M. Hoffman and B. Sulman Receive Early Career Research Program Awards

  • August 18, 2020
  • Awards,Home Page Feature
  • Matthew Hoffman, LANL (left), Benjamin Sulman, ORNL (right)

    The U.S. Department of Energy (DOE) has announced the selection of 76 scientists from across the nation – including 26 from DOE’s national laboratories and 50 from U.S. universities – to receive significant funding for research as part of the DOE Office of Science’s Early Career Research Program.  The effort, now in its eleventh year, is designed to bolster the nation’s scientific workforce by providing support to exceptional researchers during crucial early career years, when many scientists do their most formative work.

    Under the program, university-based researchers will receive grants for at least $150,000 per year and researchers based at DOE national laboratories will receive grants of $500,000 per year, typically.  The research grants are planned for five years and will cover salary and research expenses.

    Two of the recipients are the E3SM scientists: Matthew Hoffman, Los Alamos National Laboratory and Benjamin Sulman, Oak Ridge National Laboratory.

    Hoffman’s research project, “Creating a Sea-Level-Enabled E3SM: A Critical Capability for Predicting Coastal Impacts,” aims to improve projections of how future sea level will vary around the globe by adding the ability to predict regional sea-level changes directly within E3SM. This is a capability currently missing from Earth system models. This new approach will be used to assess the accuracy of existing methods that rely on adding disparate, non-interacting contributions to sea level. The project can provide a tool for predicting regional sea level targeted to agency needs and allow E3SM to address future coastal impacts of a changing climate.

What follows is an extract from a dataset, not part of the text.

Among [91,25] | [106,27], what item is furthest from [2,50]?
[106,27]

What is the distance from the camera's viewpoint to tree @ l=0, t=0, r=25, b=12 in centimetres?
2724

    Sulman’s project, “Simulating Estuarine Wetland Function: Nitrogen Removal, Carbon Sequestration, and Greenhouse Gas Fluxes at the River-Land-Ocean Interface,” will study how wetlands respond to interactions between freshwater from rivers and saltwater from the ocean, which drive high ecosystem productivity and dynamic carbon and nutrient cycling. The research will aim to understand the current and future role of estuarine wetlands in coastal carbon and nitrogen cycling at scales, from the estuary landscape to the continental coast by simulating estuarine wetland processes in the E3SM Land Model.

    In addition to M. Hoffman and B. Sulman, two other scientists received awards for projects connected to Earth and Environmental Systems Sciences (EESM). They include:

    • Trevor Keenan, University of California – Berkeley
    • Christina Patricola, Iowa State University

     

    Congratulations Matthew and Benjamin!